FEES: Current Crop Year Hedges . 03 cents/bushel
1 Year forward Crop Year Hedges .04 cents/bushel
2 Years Forward Crop Hedges . 05 cents/bushel
3 years and forward: Futures will be averaged each year and for every .50 cent market rally a .03 cent fee will be assessed.
The position will be reviewed periodically and adjustments may be made at buyer's discretion.
An additional .03 cent / bushel fee shall be charged to roll hedges
Put Cash Contract
The goal of the Put Cash Contact is to lock in a futures floor price with no basis established, while providing for upside market price potential.
The Contract Price is the futures price chosen (strike price) less the cost of locking in the floor (cost of the put) less aservice charge. The net Cash Sale would be the Futures Strike price, less the cost of the option, less service fee, less basis at time of pricing.

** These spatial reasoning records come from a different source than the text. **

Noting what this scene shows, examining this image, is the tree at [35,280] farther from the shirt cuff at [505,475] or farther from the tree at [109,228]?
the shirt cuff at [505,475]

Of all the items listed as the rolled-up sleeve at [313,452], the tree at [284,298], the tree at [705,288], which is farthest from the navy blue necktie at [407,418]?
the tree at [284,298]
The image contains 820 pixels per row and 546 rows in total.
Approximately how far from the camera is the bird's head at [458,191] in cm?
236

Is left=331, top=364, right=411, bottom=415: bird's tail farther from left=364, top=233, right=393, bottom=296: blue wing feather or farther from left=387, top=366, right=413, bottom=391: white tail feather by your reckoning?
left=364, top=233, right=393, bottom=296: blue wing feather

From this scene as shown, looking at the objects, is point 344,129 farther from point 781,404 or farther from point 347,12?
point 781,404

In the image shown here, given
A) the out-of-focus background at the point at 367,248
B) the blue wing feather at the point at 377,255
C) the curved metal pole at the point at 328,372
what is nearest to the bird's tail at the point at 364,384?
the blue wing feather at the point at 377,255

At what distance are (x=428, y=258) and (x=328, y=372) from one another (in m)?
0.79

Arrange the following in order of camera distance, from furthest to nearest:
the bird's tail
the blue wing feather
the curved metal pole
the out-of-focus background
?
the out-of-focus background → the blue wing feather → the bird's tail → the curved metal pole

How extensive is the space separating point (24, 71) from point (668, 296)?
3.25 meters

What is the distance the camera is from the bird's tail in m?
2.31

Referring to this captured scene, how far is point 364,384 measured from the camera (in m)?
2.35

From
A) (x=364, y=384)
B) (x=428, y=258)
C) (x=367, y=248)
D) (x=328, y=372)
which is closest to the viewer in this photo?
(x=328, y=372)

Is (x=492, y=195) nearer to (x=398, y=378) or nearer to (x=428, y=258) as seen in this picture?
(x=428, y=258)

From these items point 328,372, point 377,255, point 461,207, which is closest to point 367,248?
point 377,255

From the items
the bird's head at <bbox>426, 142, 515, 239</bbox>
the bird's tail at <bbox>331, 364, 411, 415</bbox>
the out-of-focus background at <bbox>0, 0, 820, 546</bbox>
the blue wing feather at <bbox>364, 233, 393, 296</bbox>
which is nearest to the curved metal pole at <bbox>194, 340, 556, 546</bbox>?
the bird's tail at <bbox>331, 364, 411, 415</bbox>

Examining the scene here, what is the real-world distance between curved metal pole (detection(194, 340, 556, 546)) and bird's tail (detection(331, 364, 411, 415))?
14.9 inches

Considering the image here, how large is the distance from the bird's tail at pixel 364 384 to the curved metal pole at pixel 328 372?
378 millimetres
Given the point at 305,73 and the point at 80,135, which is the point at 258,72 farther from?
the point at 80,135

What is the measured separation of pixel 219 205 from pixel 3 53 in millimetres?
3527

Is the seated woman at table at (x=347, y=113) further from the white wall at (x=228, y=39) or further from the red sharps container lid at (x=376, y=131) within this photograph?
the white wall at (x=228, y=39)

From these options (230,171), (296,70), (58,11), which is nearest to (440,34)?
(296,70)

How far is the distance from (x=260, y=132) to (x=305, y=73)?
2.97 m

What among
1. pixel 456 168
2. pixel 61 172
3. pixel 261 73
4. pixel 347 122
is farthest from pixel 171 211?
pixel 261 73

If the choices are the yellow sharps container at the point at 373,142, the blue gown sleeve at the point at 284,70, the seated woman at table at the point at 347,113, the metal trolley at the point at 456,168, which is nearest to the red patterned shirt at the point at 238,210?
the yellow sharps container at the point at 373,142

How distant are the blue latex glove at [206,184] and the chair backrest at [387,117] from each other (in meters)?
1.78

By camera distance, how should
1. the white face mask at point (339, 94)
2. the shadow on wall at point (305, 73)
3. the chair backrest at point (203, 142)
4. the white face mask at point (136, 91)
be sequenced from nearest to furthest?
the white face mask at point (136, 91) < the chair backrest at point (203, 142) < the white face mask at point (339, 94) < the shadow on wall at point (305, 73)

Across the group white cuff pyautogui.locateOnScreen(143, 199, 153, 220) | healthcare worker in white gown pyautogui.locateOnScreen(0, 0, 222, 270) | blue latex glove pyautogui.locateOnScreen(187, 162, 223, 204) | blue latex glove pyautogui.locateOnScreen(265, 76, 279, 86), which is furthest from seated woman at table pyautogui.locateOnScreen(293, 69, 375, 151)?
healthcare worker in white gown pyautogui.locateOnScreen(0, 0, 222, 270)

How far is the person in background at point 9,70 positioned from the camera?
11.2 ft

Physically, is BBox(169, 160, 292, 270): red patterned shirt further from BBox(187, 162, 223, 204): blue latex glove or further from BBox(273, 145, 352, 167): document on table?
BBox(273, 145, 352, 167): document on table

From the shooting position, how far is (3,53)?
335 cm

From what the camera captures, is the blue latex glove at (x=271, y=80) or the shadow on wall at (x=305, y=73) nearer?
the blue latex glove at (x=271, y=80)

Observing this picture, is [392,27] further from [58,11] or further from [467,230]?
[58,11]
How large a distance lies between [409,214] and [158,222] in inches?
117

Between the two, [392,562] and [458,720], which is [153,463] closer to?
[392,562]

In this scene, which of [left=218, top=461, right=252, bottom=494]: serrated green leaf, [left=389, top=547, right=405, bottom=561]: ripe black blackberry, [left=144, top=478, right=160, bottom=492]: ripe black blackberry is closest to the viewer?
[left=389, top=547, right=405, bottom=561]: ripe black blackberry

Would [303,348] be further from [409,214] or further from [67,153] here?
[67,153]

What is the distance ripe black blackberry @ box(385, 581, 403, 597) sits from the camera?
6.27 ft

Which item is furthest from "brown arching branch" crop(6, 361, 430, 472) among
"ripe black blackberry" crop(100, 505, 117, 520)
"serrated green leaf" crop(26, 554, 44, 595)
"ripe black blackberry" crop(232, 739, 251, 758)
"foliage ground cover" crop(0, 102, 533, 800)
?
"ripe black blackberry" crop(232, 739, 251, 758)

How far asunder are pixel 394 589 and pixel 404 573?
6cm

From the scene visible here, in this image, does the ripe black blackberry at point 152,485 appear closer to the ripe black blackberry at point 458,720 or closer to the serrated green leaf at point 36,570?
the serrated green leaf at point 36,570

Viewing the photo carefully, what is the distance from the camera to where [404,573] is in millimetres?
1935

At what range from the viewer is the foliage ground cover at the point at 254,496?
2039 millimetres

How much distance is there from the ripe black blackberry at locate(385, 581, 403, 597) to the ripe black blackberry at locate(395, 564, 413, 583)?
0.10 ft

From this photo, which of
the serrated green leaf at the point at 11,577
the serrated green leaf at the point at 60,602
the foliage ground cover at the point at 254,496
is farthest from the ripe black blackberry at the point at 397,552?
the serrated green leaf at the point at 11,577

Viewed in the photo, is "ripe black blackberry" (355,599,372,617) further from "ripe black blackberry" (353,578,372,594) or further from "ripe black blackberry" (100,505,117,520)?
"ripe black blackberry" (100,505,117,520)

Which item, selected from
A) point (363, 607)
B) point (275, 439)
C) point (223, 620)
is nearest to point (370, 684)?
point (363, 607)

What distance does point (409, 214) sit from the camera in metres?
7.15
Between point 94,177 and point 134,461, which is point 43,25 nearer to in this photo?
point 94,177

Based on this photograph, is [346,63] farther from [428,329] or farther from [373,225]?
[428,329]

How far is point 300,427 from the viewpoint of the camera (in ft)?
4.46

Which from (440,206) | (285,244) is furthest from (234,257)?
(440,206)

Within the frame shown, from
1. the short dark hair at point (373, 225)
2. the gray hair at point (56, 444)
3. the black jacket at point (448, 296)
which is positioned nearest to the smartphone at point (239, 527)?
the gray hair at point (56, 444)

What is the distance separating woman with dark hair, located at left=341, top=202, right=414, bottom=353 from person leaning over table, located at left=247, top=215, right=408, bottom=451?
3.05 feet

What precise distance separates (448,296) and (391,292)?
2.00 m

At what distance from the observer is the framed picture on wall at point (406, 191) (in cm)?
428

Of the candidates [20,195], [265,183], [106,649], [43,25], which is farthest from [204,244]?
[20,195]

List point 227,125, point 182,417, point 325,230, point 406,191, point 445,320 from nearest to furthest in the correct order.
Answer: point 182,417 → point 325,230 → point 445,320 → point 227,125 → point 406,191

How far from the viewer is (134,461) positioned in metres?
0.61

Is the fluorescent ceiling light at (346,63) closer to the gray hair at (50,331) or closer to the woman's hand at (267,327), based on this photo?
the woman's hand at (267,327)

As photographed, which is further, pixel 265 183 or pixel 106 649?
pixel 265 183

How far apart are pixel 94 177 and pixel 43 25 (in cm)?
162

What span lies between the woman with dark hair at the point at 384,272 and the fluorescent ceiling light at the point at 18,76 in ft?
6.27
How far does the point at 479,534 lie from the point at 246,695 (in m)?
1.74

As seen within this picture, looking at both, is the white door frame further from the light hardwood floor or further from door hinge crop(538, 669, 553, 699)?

The risk to the producer is known at the time of making the contract and is limited to the cost of locking in the floor (cost of put) plus any service fees.
1. Service Fee: 1 ½ cents per bushel for purchase of option.
2. Rolling: 1 cent per bushel for option roll (only in current market year)
3. Market Loss: Pay, when rolled
4. Production Period: 1 year
5. Delivery Required
6. Contract Cancellation: 5 cents per bushel plus market difference at buyer’s discretion.
Act of God
Cash Call Contract
This tool is an option based contract which protects a Forward Cash Contract with upside market potential protection using a call option.
1. Service Fee: 1 ½ cent per bushel for purchase of the option
2. Rolling: 1 cent per bushel for option roll
3. Market loss: Pay when roll
4. Production Period: 1 crop year
5. Delivery: Required on all Contracts
Contract Cancellation: 5 cents per bushel plus market difference at buyer’s discretion.
Act of God
Basis Contract
This tool allows producers to lock in desired Basis level with the option to establish futures at a later date.
The risk to the producer is potential basis appreciation.
1. Service Fee: None
2. Rolling Fee: 2 cents per bushel each roll to deferred months plus or minus spread difference, to be priced within one calendar year.
3. Market Loss: When contract is priced and filled.
4. Production Period: 1 crop year
5. Delivery: Required on all Contracts
6. Advance: Up to 80% after grain is delivered when price gets below the advance, the producer will be billed.
Price Later Contracts
This tool is used where the seller delivers the grain and has until some later date to establish a price.
This is used when the buyer physically needs to move the grain but doesn’t necessarily have an established price.
Payment is made in full when grain is priced.
Upon delivery, title of the grain passes to the buyer. This is not to be confused with storage or warehouse receipt.
A Price Later Contract will be issued to the producer after receipt of the grain and must be sign, dated, and returned
To the Elevator within 30 days of the last day of delivery. Failure to follow this procedure will result in sold bushels.
The producer will be notified of the sale and settlement will be made.
1. Service Fee: Flexible (Rates may vary for Harvest delivered grain and forward delivery months).